> **Texto de estudio**
# # # # #

Voy a sugerir la conveniencia de leer también junto a esta nota otras ya publicadas que abordan el tema desde ángulos diferentes [4]. Comencemos por Max Weber quien, como buen investigador, comienza con una pregunta que puede parecer extraña:
Si alguien, perteneciente a la civilización moderna europea, se propone indagar alguna cuestión que concierne a la historia universal, es lógico e inevitable que trate de considerar el asunto de este modo: ¿qué serie de circunstancias ha determinado que sólo sea en Occidente donde hayan surgido ciertos sorprendentes hechos culturales, los cuales parecen señalar un rumbo evolutivo de validez y alcance universal?
En este libro ofrece el análisis de un momento determinado que posibilitó determinar con claridad la creación de lo que él definió como la “mentalidad económica”. Esta novedad fue una condición necesaria sin la cual el proceso capitalista no hubiera tenido posibilidad de desarrollo, por lo menos en ese tiempo y en ese lugar. Esa mentalidad fue diseñando un perfil de personalidad que se va a caracterizar por el deseo de ganancias. Si bien éste deseo no era nuevo, lo que se incorporaba era la idea de una ganancia siempre renovada, acumulada, a partir de una sistematización racional de la producción y el comercio. Esto no había existido nunca antes.
Comienza el orden capitalista, que desplazó y subordinó cualquier esfuerzo individual que no tuviera ese objetivo: el lucro. La ganancia convertida en rentabilidad del capital modificó el orden social, el nuevo espíritu. La novedad que se presentó fue la organización de una forma económica, desconocida hasta entonces en cualquier otra parte del mundo: la organización racional-capitalista del trabajo básicamente libre.
Amigo lector, no se espante por lo que sigue. Con un poco de paciencia vamos a ir encontrando los hilos profundos que atan esa historia con nuestro presente. Además nos queda por descubrir la relación que establece Weber entre esta mentalidad y el cristianismo cuyo núcleo original lo descubre en el proceso de la Reforma protestante.
La Reforma Protestante fue un movimiento de carácter religioso, surgido en Alemania en la segunda década del siglo XVI, liderado por el monje agustino Martín Lutero (1483-1546). Vamos a centrarnos en las ideas reformuladas por su sucesor, el teólogo francés Juan Calvino (1509-1564), dado que allí, en su Doctrina, se puede encontrar la clave de toda la Revolución capitalista. El dogma central de esta línea reformista, conocida como el puritanismo [5], era la autoridad suprema de Dios interviniendo sobre los asuntos de la Tierra. Esa autoridad se expresaba en dos dogmas: el de la Predestinación que sostenía: «Desde el principio de la Creación Dios había predeterminado la vida de todos los humanos, disponiendo quién sería salvado y quién sería condenado». De allí se desprende la Doctrina de los Elegidos que definían a los salvados como los elegidos de Dios.

# # # # #

> **Extractos de datos**
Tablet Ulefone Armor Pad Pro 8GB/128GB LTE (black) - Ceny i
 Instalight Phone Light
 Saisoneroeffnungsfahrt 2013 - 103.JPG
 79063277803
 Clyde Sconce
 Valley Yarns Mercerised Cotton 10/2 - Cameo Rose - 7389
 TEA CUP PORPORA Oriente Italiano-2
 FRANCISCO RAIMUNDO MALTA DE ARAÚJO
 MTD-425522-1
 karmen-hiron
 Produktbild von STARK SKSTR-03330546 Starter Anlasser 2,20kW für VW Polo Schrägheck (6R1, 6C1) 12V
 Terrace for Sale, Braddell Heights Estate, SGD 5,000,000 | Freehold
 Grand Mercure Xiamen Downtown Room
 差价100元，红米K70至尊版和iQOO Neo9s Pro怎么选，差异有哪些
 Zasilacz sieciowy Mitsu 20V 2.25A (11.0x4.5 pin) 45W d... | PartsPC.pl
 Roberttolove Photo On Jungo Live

# # # # #

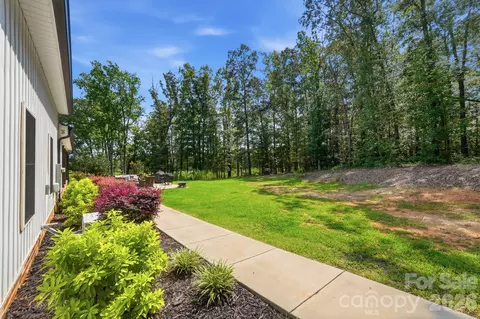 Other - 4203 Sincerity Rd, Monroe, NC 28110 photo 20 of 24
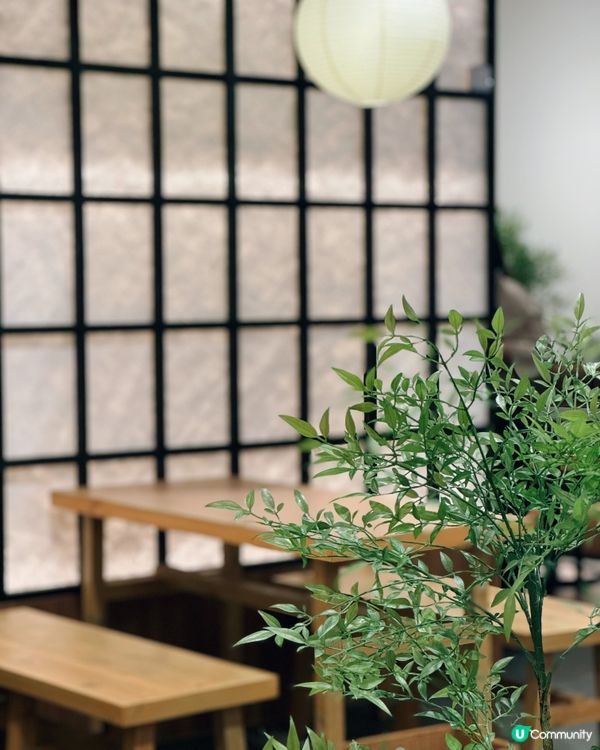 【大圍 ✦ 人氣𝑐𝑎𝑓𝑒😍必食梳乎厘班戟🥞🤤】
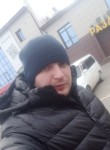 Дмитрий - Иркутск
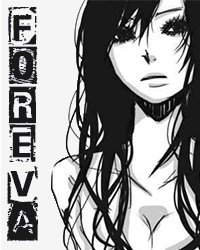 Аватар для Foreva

# # # # #

> **Consignas de trabajo**
**A.** Indica si cada afirmación coincide con el texto de estudio. Responde sí o no y cita las palabras exactas del texto que lo deciden.
(i) Martín Lutero fue el sucesor de Juan Calvino.
(ii) La Reforma protestante surgió en Alemania en la segunda década del siglo XVI.
(iii) El deseo de ganancias era algo nuevo.
**B.** Copia del texto de estudio el fragmento que va de "En este libro" a "existido nunca antes.", ambos incluidos.
**C.** Contesta estas preguntas según el texto de estudio:
(i) ¿Qué clase de monje era Martín Lutero?
(ii) ¿Cuál fue la forma económica, desconocida hasta entonces en cualquier otra parte del mundo, que se organizó?
(iii) ¿Con qué nombre se conoce la línea reformista cuyo dogma central era la autoridad suprema de Dios?

> **Soluciones por consigna**
**A.**
(i) No: "su sucesor, el teólogo francés Juan Calvino (1509-1564)".
(ii) Sí: "surgido en Alemania en la segunda década del siglo XVI".
(iii) No: "Si bien éste deseo no era nuevo".

**B.**
En este libro ofrece el análisis de un momento determinado que posibilitó determinar con claridad la creación de lo que él definió como la “mentalidad económica”. Esta novedad fue una condición necesaria sin la cual el proceso capitalista no hubiera tenido posibilidad de desarrollo, por lo menos en ese tiempo y en ese lugar. Esa mentalidad fue diseñando un perfil de personalidad que se va a caracterizar por el deseo de ganancias. Si bien éste deseo no era nuevo, lo que se incorporaba era la idea de una ganancia siempre renovada, acumulada, a partir de una sistematización racional de la producción y el comercio. Esto no había existido nunca antes.

**C.**
(i) Agustino.
(ii) La organización racional-capitalista del trabajo básicamente libre.
(iii) El puritanismo.